ストレスは、対人関係や仕事の負荷など、不快な刺激があれば生じるもので副腎皮質ホ
ルモンや自律神経系のバランス異常によって生じると考えられています。
もう少し詳しく述べると、コルチゾールなどのストレスホルモンが分泌され、自律神経
のうち、交感神経が優位になります。
コルチゾールは血糖を上げたり、血圧をあげたりするはたらきがあります。自律神経に
ついては、緊張に関係する交感神経が、リラックスする副交感神経よりも優位になります
。このとき脈や呼吸が早くなります。

不快な刺激(ストレッサー)を受けると、体がその不快な刺激と闘うための準備をして
くれているのです。例えば仕事で失敗できない時などにストレスが生じたことで、いつも
より脳に血液や糖分が届き、頭がしっかりはたらいて失敗しないですむかもしれません。
ストレスが生じることで高い集中力を発揮することもあるのです。
もちろん過度にストレスが生じてしまうと、常にコルチゾールが高い値となってしまい、
常に血圧が高く、血糖値も高くなります。

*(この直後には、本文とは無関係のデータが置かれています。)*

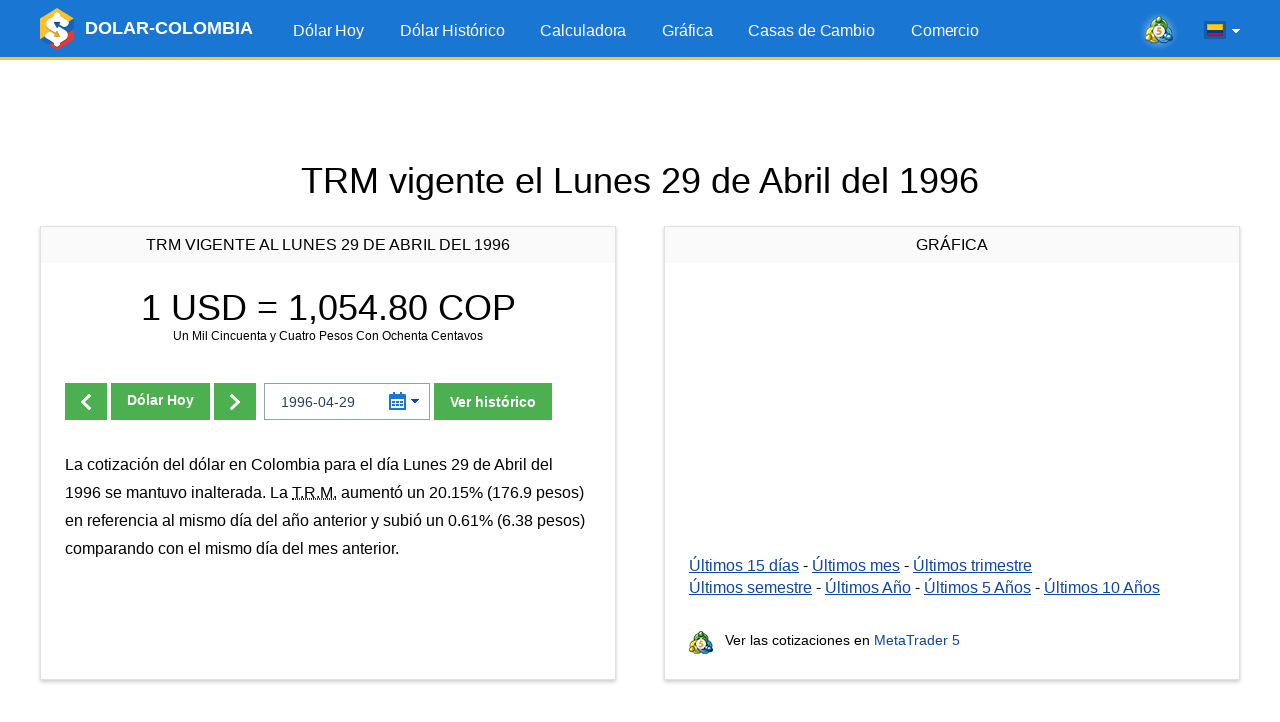

--- FILE ---
content_type: text/html; charset=utf-8
request_url: https://www.google.com/recaptcha/api2/aframe
body_size: 268
content:
<!DOCTYPE HTML><html><head><meta http-equiv="content-type" content="text/html; charset=UTF-8"></head><body><script nonce="Y3mvLSmm4E5BkikBwiQzVg">/** Anti-fraud and anti-abuse applications only. See google.com/recaptcha */ try{var clients={'sodar':'https://pagead2.googlesyndication.com/pagead/sodar?'};window.addEventListener("message",function(a){try{if(a.source===window.parent){var b=JSON.parse(a.data);var c=clients[b['id']];if(c){var d=document.createElement('img');d.src=c+b['params']+'&rc='+(localStorage.getItem("rc::a")?sessionStorage.getItem("rc::b"):"");window.document.body.appendChild(d);sessionStorage.setItem("rc::e",parseInt(sessionStorage.getItem("rc::e")||0)+1);localStorage.setItem("rc::h",'1768936572854');}}}catch(b){}});window.parent.postMessage("_grecaptcha_ready", "*");}catch(b){}</script></body></html>

--- FILE ---
content_type: image/svg+xml
request_url: https://www.dolar-colombia.com/cdn/i/google-play-bage.svg
body_size: 1507
content:
<?xml version="1.0" encoding="UTF-8"?>
<svg id="Bage" xmlns="http://www.w3.org/2000/svg" version="1.1" viewBox="0 0 180 53.3">
  <!-- Generator: Adobe Illustrator 29.6.1, SVG Export Plug-In . SVG Version: 2.1.1 Build 9)  -->
  <defs>
    <style>
      .st0 {
        fill: #f6b60b;
      }

      .st1 {
        fill: #fff;
      }

      .st2 {
        fill: #eb3131;
      }

      .st3 {
        fill: #606060;
      }

      .st4 {
        fill: #d8d8d8;
      }

      .st5 {
        fill: #444;
      }

      .st6 {
        fill: #5778c5;
      }

      .st7 {
        fill: #3bad49;
      }
    </style>
  </defs>
  <path id="base" class="st1" d="M173.3,53.3H6.7C3,53.3,0,50.3,0,46.7V6.7C0,3,3,0,6.7,0h166.7c3.7,0,6.7,3,6.7,6.7v40c0,3.7-3,6.7-6.7,6.7"/>
  <path id="frame" class="st4" d="M173.3,0H6.7C3,0,0,3,0,6.7v40c0,3.7,3,6.7,6.7,6.7h166.7c3.7,0,6.7-3,6.7-6.7V6.7C180,3,177,0,173.3,0ZM173.3,1.1c3.1,0,5.6,2.5,5.6,5.6v40c0,3.1-2.5,5.6-5.6,5.6H6.7c-3.1,0-5.6-2.5-5.6-5.6V6.7C1.1,3.6,3.6,1.1,6.7,1.1h166.7"/>
  <path id="path35" class="st3" d="M142.6,40h2.5v-16.7h-2.5v16.7ZM165,29.3l-2.9,7.2h0l-3-7.2h-2.7l4.4,10.1-2.5,5.6h2.6l6.8-15.7h-2.8ZM150.9,38.1c-.8,0-2-.4-2-1.4s1.4-1.8,2.6-1.8,1.6.2,2.3.6c-.2,1.5-1.5,2.6-3,2.6h0ZM151.2,29c-1.8,0-3.7.8-4.4,2.6l2.2.9c.5-.9,1.4-1.2,2.3-1.2s2.6.8,2.6,2.1v.2c-.5-.3-1.4-.6-2.6-.6-2.4,0-4.8,1.3-4.8,3.8s2,3.7,4.1,3.7,2.6-.8,3.2-1.6h0v1.3h2.4v-6.4c0-3-2.2-4.6-5.1-4.6h0ZM135.8,31.4h-3.5v-5.7h3.5c1.9,0,2.9,1.5,2.9,2.9s-1.1,2.9-2.9,2.9ZM135.7,23.3h-6v16.7h2.5v-6.3h3.5c2.8,0,5.5-2,5.5-5.2s-2.7-5.2-5.5-5.2h0ZM103.2,38.1c-1.7,0-3.2-1.4-3.2-3.4s1.4-3.5,3.2-3.5,3,1.5,3,3.5-1.3,3.4-3,3.4ZM106.1,30.3h0c-.6-.7-1.6-1.3-3-1.3-2.8,0-5.4,2.5-5.4,5.7s2.6,5.6,5.4,5.6,2.4-.6,3-1.3h0v.8c0,2.2-1.2,3.3-3,3.3s-2.5-1.1-2.9-2l-2.2.9c.6,1.5,2.3,3.4,5,3.4s5.4-1.7,5.4-5.9v-10.2h-2.4v.9ZM110.2,40h2.5v-16.7h-2.5v16.7ZM116.3,34.5c0-2.2,1.7-3.3,3-3.3s1.8.5,2.1,1.2l-5.1,2.1ZM124.1,32.6c-.5-1.3-1.9-3.6-4.9-3.6s-5.3,2.3-5.3,5.7,2.4,5.7,5.6,5.7,4.1-1.6,4.7-2.5l-1.9-1.3c-.6.9-1.5,1.6-2.8,1.6s-2.2-.6-2.7-1.7l7.6-3.1-.3-.6ZM63.7,30.7v2.4h5.8c-.2,1.4-.6,2.3-1.3,3-.8.8-2.1,1.8-4.4,1.8-3.5,0-6.3-2.9-6.3-6.4s2.8-6.4,6.3-6.4,3.3.8,4.3,1.7l1.7-1.7c-1.4-1.4-3.4-2.4-6-2.4-4.9,0-8.9,4-8.9,8.8s4.1,8.8,8.9,8.8,4.6-.9,6.1-2.5c1.6-1.6,2.1-3.8,2.1-5.6s0-1.1-.1-1.5h-8.1ZM78.4,38.1c-1.7,0-3.2-1.4-3.2-3.4s1.5-3.4,3.2-3.4,3.2,1.4,3.2,3.4-1.5,3.4-3.2,3.4ZM78.4,29c-3.1,0-5.7,2.4-5.7,5.7s2.6,5.7,5.7,5.7,5.7-2.4,5.7-5.7-2.6-5.7-5.7-5.7ZM90.8,38.1c-1.7,0-3.2-1.4-3.2-3.4s1.5-3.4,3.2-3.4,3.2,1.4,3.2,3.4-1.5,3.4-3.2,3.4ZM90.8,29c-3.1,0-5.7,2.4-5.7,5.7s2.6,5.7,5.7,5.7,5.7-2.4,5.7-5.7-2.6-5.7-5.7-5.7"/>
  <path id="path37" class="st2" d="M27.6,25.9l-14.2,15.1s0,0,0,0c.4,1.6,1.9,2.8,3.7,2.8s1.4-.2,1.9-.5h0s16-9.2,16-9.2l-7.5-8.1"/>
  <path id="path39" class="st0" d="M42,23.3h0s-6.9-4-6.9-4l-7.8,6.9,7.8,7.8,6.9-4c1.2-.6,2-1.9,2-3.4s-.8-2.7-2-3.4"/>
  <path id="path41" class="st6" d="M13.4,12.4c0,.3-.1.6-.1,1v26.6c0,.3,0,.7.1,1l14.7-14.7-14.7-13.9"/>
  <path id="path43" class="st7" d="M27.7,26.7l7.3-7.3-16-9.3c-.6-.3-1.3-.5-2-.5-1.8,0-3.3,1.2-3.7,2.8,0,0,0,0,0,0l14.3,14.3"/>
  <path id="path33" class="st5" d="M63.2,13h-3.9v1h2.9c0,.8-.4,1.4-.9,1.9-.5.4-1.2.7-2,.7s-1.6-.3-2.2-.9c-.6-.6-.9-1.4-.9-2.3s.3-1.7.9-2.3c.6-.6,1.3-.9,2.2-.9s.9,0,1.3.2c.4.2.7.4,1,.7l.7-.7c-.3-.4-.8-.7-1.3-.9-.5-.2-1.1-.3-1.7-.3-1.2,0-2.2.4-3,1.2-.8.8-1.2,1.8-1.2,3s.4,2.2,1.2,3c.8.8,1.8,1.2,3,1.2s2.2-.4,2.9-1.2c.7-.7,1-1.6,1-2.7s0-.4,0-.6h0ZM64.7,9.3v8h4.7v-1h-3.7v-2.5h3.3v-1h-3.3v-2.5h3.7v-1h-4.7ZM76,10.3v-1h-5.5v1h2.2v7h1v-7h2.2ZM80.9,9.3h-1v8h1v-8ZM87.8,10.3v-1h-5.5v1h2.2v7h1v-7h2.2ZM98.2,10.4c-.8-.8-1.8-1.2-2.9-1.2s-2.1.4-2.9,1.2c-.8.8-1.2,1.8-1.2,3s.4,2.2,1.2,3c.8.8,1.8,1.2,2.9,1.2s2.1-.4,2.9-1.2c.8-.8,1.2-1.8,1.2-3s-.4-2.2-1.2-3ZM93,11c.6-.6,1.3-.9,2.2-.9s1.6.3,2.2.9c.6.6.9,1.4.9,2.3s-.3,1.7-.9,2.3c-.6.6-1.3.9-2.2.9s-1.6-.3-2.2-.9c-.6-.6-.9-1.4-.9-2.3s.3-1.7.9-2.3ZM101.8,12.3v-1.5s0,0,0,0l4.1,6.5h1.1v-8h-1v6.2s0,0,0,0l-3.9-6.2h-1.3v8h1v-5Z"/>
</svg>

これは高血圧や糖尿病の発症リスクとなりま
す。

また、過度のコルチゾールは脳の神経細胞を傷つけると指摘されています。
このようにストレスは必要な時に適度に生じていれば良いものと言えますが、過度に生じ
ることで私たちの心身に害を及ぼすものになってしまうのです。

ストレスを無くすのではなく、上手にストレスとつきあっていきたいものですね。
寒暖の差が大きい日が少なくありません。どうぞお体にはご自愛ください。